Where sufficient data were available for primary outcomes, we set up subgroups to look for possible differences between studies in terms of earlier or later supplementation; women's anaemia status at the start of supplementation; higher and lower weekly doses of iron; and the malarial status of the region in which the trials were conducted. There was no clear effect of these variables on the results of the review.
The present systematic review is the most comprehensive summary of the evidence assessing the benefits and harms of intermittent iron supplementation regimens in pregnant women on haematological and pregnancy outcomes.
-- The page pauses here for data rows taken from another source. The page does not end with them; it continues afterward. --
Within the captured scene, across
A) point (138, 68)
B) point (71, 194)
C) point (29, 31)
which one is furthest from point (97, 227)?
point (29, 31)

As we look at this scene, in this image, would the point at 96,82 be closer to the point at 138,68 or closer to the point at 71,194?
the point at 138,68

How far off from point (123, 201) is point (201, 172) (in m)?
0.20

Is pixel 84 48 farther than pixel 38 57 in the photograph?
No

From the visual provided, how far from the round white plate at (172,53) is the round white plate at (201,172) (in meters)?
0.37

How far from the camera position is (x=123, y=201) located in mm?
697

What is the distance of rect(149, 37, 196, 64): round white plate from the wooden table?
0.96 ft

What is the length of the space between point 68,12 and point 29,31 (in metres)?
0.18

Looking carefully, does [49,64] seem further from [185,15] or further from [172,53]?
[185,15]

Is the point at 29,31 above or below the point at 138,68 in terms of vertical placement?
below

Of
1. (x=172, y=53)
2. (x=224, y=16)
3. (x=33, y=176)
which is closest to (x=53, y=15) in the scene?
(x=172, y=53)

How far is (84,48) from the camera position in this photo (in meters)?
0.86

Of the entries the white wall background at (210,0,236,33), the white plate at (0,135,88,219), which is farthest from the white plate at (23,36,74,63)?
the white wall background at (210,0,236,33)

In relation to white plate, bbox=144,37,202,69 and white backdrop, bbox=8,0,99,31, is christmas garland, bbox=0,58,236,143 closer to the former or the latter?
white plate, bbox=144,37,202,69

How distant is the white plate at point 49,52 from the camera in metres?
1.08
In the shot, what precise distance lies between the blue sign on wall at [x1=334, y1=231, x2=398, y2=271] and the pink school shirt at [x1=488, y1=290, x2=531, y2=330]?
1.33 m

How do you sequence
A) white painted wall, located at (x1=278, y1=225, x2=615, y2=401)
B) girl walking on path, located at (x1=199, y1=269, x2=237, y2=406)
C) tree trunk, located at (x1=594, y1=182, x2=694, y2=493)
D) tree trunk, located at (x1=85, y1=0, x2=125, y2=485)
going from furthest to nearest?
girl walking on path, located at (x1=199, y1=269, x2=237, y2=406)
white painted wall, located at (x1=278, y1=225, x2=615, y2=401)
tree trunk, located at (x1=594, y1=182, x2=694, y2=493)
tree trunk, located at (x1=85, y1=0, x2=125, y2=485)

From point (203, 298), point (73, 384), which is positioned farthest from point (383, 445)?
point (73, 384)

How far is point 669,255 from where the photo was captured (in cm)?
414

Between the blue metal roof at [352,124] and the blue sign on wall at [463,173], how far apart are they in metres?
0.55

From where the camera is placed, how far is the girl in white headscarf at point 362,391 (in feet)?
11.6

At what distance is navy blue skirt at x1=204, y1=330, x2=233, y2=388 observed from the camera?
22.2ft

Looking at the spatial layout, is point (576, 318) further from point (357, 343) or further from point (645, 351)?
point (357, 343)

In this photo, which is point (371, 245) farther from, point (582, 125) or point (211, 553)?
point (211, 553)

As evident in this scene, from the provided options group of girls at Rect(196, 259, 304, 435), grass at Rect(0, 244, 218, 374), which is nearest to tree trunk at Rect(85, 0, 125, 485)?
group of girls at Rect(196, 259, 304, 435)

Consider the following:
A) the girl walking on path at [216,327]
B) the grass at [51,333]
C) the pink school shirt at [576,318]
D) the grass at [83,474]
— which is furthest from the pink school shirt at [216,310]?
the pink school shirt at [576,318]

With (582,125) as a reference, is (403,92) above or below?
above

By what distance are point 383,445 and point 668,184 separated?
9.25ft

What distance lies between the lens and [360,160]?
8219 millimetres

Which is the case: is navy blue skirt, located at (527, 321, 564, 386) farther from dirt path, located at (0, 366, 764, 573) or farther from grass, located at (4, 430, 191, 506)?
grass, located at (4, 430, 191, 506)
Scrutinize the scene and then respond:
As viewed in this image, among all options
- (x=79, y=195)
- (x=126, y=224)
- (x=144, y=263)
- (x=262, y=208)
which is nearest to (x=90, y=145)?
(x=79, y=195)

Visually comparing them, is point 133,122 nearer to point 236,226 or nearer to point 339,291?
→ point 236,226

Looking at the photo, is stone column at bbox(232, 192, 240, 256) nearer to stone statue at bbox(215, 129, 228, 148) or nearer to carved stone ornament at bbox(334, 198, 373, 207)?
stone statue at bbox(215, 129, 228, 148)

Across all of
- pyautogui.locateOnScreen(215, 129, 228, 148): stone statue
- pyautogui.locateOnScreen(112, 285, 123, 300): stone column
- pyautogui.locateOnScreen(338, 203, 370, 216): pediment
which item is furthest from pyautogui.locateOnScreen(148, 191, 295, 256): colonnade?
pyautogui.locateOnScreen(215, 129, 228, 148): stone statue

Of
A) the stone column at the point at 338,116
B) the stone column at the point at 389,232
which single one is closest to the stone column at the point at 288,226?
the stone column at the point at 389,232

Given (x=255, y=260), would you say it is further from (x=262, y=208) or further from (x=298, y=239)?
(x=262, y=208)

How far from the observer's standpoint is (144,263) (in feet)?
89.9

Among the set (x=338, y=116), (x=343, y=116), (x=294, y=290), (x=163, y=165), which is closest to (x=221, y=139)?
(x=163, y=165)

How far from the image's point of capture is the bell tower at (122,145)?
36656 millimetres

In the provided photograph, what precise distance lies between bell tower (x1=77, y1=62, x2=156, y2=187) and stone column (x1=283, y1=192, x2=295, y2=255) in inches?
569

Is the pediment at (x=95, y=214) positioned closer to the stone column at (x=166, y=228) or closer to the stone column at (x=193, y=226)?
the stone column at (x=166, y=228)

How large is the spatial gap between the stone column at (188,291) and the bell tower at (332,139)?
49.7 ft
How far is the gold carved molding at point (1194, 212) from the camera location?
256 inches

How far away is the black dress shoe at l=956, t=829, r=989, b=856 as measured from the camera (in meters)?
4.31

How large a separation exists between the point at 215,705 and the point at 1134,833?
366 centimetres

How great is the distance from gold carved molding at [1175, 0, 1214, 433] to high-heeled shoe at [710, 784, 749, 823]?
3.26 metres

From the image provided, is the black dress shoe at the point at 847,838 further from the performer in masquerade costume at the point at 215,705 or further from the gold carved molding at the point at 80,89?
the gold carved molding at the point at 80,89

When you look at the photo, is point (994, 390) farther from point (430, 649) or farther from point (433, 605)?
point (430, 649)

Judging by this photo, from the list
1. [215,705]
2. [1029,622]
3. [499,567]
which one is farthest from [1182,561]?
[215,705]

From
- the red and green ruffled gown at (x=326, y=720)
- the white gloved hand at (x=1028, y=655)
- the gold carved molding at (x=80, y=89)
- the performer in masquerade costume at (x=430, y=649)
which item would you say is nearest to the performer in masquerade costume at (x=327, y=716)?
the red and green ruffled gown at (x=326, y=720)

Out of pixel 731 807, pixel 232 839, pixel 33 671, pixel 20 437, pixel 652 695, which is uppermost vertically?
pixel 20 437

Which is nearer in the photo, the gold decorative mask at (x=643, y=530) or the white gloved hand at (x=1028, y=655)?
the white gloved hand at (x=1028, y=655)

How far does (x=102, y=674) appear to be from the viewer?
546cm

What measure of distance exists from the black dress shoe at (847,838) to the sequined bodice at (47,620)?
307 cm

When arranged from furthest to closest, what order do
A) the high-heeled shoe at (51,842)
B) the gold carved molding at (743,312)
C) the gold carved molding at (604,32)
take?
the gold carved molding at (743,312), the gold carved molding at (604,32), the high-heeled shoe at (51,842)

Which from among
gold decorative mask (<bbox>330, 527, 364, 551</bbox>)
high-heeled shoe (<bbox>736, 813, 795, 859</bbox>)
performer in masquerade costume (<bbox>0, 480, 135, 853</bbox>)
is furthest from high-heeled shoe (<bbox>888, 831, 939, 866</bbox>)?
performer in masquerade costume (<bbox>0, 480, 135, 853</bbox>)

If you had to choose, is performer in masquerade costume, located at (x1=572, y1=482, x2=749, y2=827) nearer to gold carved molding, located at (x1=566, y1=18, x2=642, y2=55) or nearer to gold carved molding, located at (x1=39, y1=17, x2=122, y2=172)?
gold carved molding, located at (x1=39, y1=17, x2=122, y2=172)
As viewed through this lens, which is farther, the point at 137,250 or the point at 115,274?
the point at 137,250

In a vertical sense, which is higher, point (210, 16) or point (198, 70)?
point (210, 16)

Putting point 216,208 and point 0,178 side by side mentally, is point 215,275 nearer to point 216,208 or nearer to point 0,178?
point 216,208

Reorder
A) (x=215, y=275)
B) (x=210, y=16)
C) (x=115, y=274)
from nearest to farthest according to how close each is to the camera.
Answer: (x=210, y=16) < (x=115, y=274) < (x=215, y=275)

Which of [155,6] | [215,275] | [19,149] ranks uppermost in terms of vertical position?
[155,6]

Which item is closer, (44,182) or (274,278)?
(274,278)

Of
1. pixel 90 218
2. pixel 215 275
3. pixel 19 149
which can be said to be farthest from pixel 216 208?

The findings suggest that intermittent iron+folic acid regimens produce similar maternal and infant outcomes at birth as daily supplementation but are associated with fewer side effects. Women receiving daily supplements had increased risk of developing high levels of Hb in mid and late pregnancy but were less likely to present mild anaemia near term. Although the evidence is limited and the quality of the trials was low or very low, intermittent may be a feasible alternative to daily iron supplementation among those pregnant women who are not anaemic and have adequate antenatal care.
三個研究提供了單獨補充鐵質、12鐵質+葉酸以及另外三種鐵質加上多種維生素與礦物質。它們的方法論品質是混合的，且大多數皆有高度的消耗水準。整體而言，就嬰兒的重要成果而言，各組間並沒有明確的差異證據: 低出生體重(平均風險比 (RR) 0.96; 95% 信賴區間(CI) 0.61到1.52，7個研究)，嬰兒出生體重 (平均數差異 MD -8.62 g; 95% CI -52.76 g到35.52 g，8個研究)，早產 (平均RR 1.82; 95% CI 0.75 到4.40，4個研究)。這些研究都沒有報告新生兒死亡或先天性畸形。
就母親的結果而言，各組間沒有明確差異可證實在懷孕達足月時的貧血問題(平均RR 1.22; 95% CI 0.84到1.80，4個研究)，且週期性接受補充品的婦女較每天接受補充品的婦女產生的副作用較少(平均RR 0.56; 95% CI 0.37到0.84，11個研究)。週期性接受補充品的婦女在第二或第三個孕期時產生高血紅素(Hb)濃度(大於130 g/L)的風險也較低(平均RR 0.48; 95% CI 0.35到0.67，13個研究)。接受週期性鐵+葉酸補充或每日鐵+葉酸補充的婦女間在缺鐵貧血上並沒有顯著的差異(平均RR 0.71; 95% CI 0.08到6.63，1個研究)。沒有母親死亡(6個研究)或孕期中貧血嚴重的婦女(6個研究)。沒有研究報告在孕期達足月後有缺鐵或感染的情形。
於可取得重要結果的充分數據之處，我們設定子群組以尋找研究間的可能差異：包括(1)於較早或稍晚進行補充鐵劑異; (2)補充初期的婦女貧血狀況; (3)每周較高或較低劑量之鐵劑;(4)以及執行試驗區域的瘧疾狀況。 這些變數在審閱結果上沒有明確的影響。